+++ Listing +++

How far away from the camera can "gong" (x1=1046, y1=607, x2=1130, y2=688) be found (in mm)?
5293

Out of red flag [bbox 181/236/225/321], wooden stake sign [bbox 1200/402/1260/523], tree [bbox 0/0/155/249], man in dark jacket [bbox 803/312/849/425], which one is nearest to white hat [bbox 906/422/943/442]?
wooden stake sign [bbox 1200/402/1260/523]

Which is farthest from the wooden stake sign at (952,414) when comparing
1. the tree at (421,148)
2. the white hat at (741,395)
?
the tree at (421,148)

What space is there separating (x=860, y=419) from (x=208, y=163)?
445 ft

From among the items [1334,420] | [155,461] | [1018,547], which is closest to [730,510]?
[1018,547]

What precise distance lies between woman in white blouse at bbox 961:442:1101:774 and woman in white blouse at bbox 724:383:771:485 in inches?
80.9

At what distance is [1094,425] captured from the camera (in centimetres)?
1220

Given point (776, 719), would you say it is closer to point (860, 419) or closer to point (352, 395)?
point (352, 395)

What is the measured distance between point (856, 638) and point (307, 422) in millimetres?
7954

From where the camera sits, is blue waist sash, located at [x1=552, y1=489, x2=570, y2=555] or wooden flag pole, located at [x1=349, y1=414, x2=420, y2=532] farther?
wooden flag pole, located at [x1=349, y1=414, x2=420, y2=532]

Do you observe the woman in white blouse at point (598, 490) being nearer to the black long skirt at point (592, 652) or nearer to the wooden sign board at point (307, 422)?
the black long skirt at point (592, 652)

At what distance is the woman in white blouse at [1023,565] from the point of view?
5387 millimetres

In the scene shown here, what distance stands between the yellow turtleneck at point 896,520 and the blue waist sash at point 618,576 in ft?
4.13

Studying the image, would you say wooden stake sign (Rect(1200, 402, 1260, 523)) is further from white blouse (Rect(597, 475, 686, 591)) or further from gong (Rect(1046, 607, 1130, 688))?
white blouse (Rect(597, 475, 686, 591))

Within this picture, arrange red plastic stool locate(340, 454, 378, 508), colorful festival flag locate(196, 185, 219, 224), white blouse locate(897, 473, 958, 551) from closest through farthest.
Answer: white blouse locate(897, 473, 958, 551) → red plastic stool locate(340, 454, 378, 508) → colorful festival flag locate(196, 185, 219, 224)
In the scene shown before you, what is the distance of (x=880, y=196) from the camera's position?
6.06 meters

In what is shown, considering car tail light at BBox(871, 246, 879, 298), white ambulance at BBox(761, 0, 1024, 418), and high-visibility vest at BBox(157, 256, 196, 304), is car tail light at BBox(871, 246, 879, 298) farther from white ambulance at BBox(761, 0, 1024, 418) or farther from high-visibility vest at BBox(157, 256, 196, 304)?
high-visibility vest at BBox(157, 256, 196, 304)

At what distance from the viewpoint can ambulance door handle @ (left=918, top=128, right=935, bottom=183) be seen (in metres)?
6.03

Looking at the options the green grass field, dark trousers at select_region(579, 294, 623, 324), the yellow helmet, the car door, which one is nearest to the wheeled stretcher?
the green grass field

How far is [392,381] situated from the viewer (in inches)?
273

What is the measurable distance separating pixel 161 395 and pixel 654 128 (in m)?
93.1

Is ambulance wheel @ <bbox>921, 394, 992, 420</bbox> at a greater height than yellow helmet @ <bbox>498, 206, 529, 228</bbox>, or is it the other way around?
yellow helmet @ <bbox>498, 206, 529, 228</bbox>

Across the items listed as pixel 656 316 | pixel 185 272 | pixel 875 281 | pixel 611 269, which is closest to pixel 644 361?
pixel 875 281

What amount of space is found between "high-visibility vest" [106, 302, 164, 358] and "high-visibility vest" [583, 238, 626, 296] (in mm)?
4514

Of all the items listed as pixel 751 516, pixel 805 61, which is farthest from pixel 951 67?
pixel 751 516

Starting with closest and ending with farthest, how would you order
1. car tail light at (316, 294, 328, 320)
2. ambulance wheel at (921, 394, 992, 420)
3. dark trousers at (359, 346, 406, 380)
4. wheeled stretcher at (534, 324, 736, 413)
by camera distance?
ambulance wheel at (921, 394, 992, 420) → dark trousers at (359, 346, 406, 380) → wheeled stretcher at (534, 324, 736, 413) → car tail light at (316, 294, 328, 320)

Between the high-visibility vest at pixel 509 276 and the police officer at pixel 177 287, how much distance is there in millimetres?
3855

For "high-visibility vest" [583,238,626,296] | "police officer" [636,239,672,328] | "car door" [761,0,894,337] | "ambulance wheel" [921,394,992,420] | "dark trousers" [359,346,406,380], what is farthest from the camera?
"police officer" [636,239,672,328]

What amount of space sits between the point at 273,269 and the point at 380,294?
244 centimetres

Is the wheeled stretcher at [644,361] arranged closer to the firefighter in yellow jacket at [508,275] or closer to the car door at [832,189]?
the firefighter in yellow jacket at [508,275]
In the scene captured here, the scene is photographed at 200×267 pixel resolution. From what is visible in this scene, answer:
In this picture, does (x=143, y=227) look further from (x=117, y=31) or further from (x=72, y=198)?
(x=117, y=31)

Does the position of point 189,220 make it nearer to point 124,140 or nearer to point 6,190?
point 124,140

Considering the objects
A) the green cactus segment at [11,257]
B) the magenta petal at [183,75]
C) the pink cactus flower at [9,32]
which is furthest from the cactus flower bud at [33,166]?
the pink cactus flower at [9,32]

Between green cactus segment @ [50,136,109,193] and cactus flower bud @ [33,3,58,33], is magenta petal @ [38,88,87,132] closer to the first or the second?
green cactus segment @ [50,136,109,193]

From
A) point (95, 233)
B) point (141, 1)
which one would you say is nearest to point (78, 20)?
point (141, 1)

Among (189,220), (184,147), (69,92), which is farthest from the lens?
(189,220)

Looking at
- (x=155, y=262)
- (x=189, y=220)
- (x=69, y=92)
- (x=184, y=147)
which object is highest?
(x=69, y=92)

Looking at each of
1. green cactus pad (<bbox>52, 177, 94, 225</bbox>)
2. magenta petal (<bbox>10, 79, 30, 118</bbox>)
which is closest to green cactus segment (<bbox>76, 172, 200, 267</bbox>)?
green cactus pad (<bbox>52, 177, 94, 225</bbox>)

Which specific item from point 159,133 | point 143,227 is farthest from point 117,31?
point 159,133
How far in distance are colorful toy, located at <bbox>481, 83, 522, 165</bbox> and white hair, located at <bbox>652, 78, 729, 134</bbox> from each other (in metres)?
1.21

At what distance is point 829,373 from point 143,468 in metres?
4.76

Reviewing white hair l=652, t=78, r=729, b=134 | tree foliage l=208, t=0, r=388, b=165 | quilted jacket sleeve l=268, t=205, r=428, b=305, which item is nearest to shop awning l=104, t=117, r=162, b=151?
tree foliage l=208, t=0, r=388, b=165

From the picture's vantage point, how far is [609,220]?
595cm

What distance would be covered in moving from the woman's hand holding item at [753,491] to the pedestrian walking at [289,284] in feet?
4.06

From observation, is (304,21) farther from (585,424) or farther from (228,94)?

+++

Exercise goal:
Reproduce every entry shown above, precisely as it stands.

Written answer:
How far away from the camera can "gong" (x1=1046, y1=607, x2=1130, y2=688) be found (in mm)?
5293

Out of red flag [bbox 181/236/225/321], wooden stake sign [bbox 1200/402/1260/523], tree [bbox 0/0/155/249], man in dark jacket [bbox 803/312/849/425], which one is nearest to white hat [bbox 906/422/943/442]?
wooden stake sign [bbox 1200/402/1260/523]

Which is farthest from the wooden stake sign at (952,414) when comparing
1. the tree at (421,148)
2. the white hat at (741,395)
?
the tree at (421,148)

What space is there separating (x=860, y=419) from (x=208, y=163)?
445 ft

From among the items [1334,420] | [155,461] | [1018,547], which is closest to [730,510]?
[1018,547]

What precise distance lies between woman in white blouse at bbox 961:442:1101:774 and woman in white blouse at bbox 724:383:771:485 in inches?
80.9

At what distance is [1094,425] captured from the camera (in centimetres)?
1220

Given point (776, 719), would you say it is closer to point (860, 419) or closer to point (352, 395)?
point (352, 395)

What is the measured distance between point (856, 638) and point (307, 422) in millimetres?
7954

From where the camera sits, is blue waist sash, located at [x1=552, y1=489, x2=570, y2=555] or wooden flag pole, located at [x1=349, y1=414, x2=420, y2=532] farther?
wooden flag pole, located at [x1=349, y1=414, x2=420, y2=532]

Do you observe the woman in white blouse at point (598, 490) being nearer to the black long skirt at point (592, 652) or nearer to the wooden sign board at point (307, 422)?
the black long skirt at point (592, 652)

At what distance is the woman in white blouse at [1023,565] from the point of view?
5387 millimetres

In the scene shown here, what distance stands between the yellow turtleneck at point 896,520 and the blue waist sash at point 618,576 in ft?
4.13

Studying the image, would you say wooden stake sign (Rect(1200, 402, 1260, 523)) is further from white blouse (Rect(597, 475, 686, 591)) or further from gong (Rect(1046, 607, 1130, 688))?
white blouse (Rect(597, 475, 686, 591))

Within this picture, arrange red plastic stool locate(340, 454, 378, 508), colorful festival flag locate(196, 185, 219, 224), white blouse locate(897, 473, 958, 551) from closest through farthest.
Answer: white blouse locate(897, 473, 958, 551) → red plastic stool locate(340, 454, 378, 508) → colorful festival flag locate(196, 185, 219, 224)
In the scene shown before you, what is the distance of (x=880, y=196) from the camera's position?
6.06 meters

In what is shown, considering car tail light at BBox(871, 246, 879, 298), white ambulance at BBox(761, 0, 1024, 418), and high-visibility vest at BBox(157, 256, 196, 304), is car tail light at BBox(871, 246, 879, 298) farther from white ambulance at BBox(761, 0, 1024, 418) or farther from high-visibility vest at BBox(157, 256, 196, 304)?
high-visibility vest at BBox(157, 256, 196, 304)

At what distance from the viewpoint can ambulance door handle @ (left=918, top=128, right=935, bottom=183) be seen (in metres)?
6.03

Looking at the options the green grass field, dark trousers at select_region(579, 294, 623, 324), the yellow helmet, the car door, which one is nearest to the wheeled stretcher?
the green grass field

How far is [392,381] situated from the viewer (in inches)?
273

What is the measurable distance separating pixel 161 395 and pixel 654 128 (in m)?
93.1

Is ambulance wheel @ <bbox>921, 394, 992, 420</bbox> at a greater height than yellow helmet @ <bbox>498, 206, 529, 228</bbox>, or is it the other way around?
yellow helmet @ <bbox>498, 206, 529, 228</bbox>

Across the items listed as pixel 656 316 | pixel 185 272 | pixel 875 281 | pixel 611 269, which is closest to pixel 644 361?
pixel 875 281

What amount of space is found between "high-visibility vest" [106, 302, 164, 358] and "high-visibility vest" [583, 238, 626, 296] (in mm)?
4514

Of all the items listed as pixel 751 516, pixel 805 61, which is farthest from pixel 951 67?
pixel 751 516

Starting with closest and ending with farthest, how would you order
1. car tail light at (316, 294, 328, 320)
2. ambulance wheel at (921, 394, 992, 420)
3. dark trousers at (359, 346, 406, 380)
4. wheeled stretcher at (534, 324, 736, 413)
by camera distance?
ambulance wheel at (921, 394, 992, 420) → dark trousers at (359, 346, 406, 380) → wheeled stretcher at (534, 324, 736, 413) → car tail light at (316, 294, 328, 320)

Between the high-visibility vest at pixel 509 276 and the police officer at pixel 177 287, how much distance is there in millimetres?
3855

For "high-visibility vest" [583,238,626,296] | "police officer" [636,239,672,328] | "car door" [761,0,894,337] | "ambulance wheel" [921,394,992,420] | "dark trousers" [359,346,406,380], what is farthest from the camera?
"police officer" [636,239,672,328]

What amount of space sits between the point at 273,269 and the point at 380,294?
244 centimetres

Is the wheeled stretcher at [644,361] arranged closer to the firefighter in yellow jacket at [508,275] or closer to the car door at [832,189]?
the firefighter in yellow jacket at [508,275]
In the scene captured here, the scene is photographed at 200×267 pixel resolution. From what is visible in this scene, answer:
In this picture, does (x=143, y=227) look further from (x=117, y=31) or further from (x=72, y=198)?
(x=117, y=31)

Does the position of point 189,220 make it nearer to point 124,140 or nearer to point 6,190?
point 124,140

Considering the objects
A) the green cactus segment at [11,257]
B) the magenta petal at [183,75]
C) the pink cactus flower at [9,32]
which is furthest from the cactus flower bud at [33,166]?
the pink cactus flower at [9,32]

Between green cactus segment @ [50,136,109,193] and cactus flower bud @ [33,3,58,33], is magenta petal @ [38,88,87,132] closer to the first or the second?
green cactus segment @ [50,136,109,193]

From
A) point (95, 233)
B) point (141, 1)
which one would you say is nearest to point (78, 20)?
point (141, 1)

Among (189,220), (184,147), (69,92), which is farthest from the lens?
(189,220)

Looking at
- (x=155, y=262)
- (x=189, y=220)
- (x=69, y=92)
- (x=184, y=147)
which object is highest?
(x=69, y=92)

Looking at each of
1. green cactus pad (<bbox>52, 177, 94, 225</bbox>)
2. magenta petal (<bbox>10, 79, 30, 118</bbox>)
which is closest to green cactus segment (<bbox>76, 172, 200, 267</bbox>)?
green cactus pad (<bbox>52, 177, 94, 225</bbox>)

Which specific item from point 159,133 | point 143,227 is farthest from point 117,31?
point 159,133
How far in distance are colorful toy, located at <bbox>481, 83, 522, 165</bbox> and white hair, located at <bbox>652, 78, 729, 134</bbox> from each other (in metres)?
1.21

At what distance is point 829,373 from point 143,468 in metres?
4.76

Reviewing white hair l=652, t=78, r=729, b=134 | tree foliage l=208, t=0, r=388, b=165 | quilted jacket sleeve l=268, t=205, r=428, b=305, which item is nearest to shop awning l=104, t=117, r=162, b=151?
tree foliage l=208, t=0, r=388, b=165

From the picture's vantage point, how far is [609,220]?
595cm

What distance would be covered in moving from the woman's hand holding item at [753,491] to the pedestrian walking at [289,284] in feet?
4.06

From observation, is (304,21) farther from (585,424) or farther from (228,94)?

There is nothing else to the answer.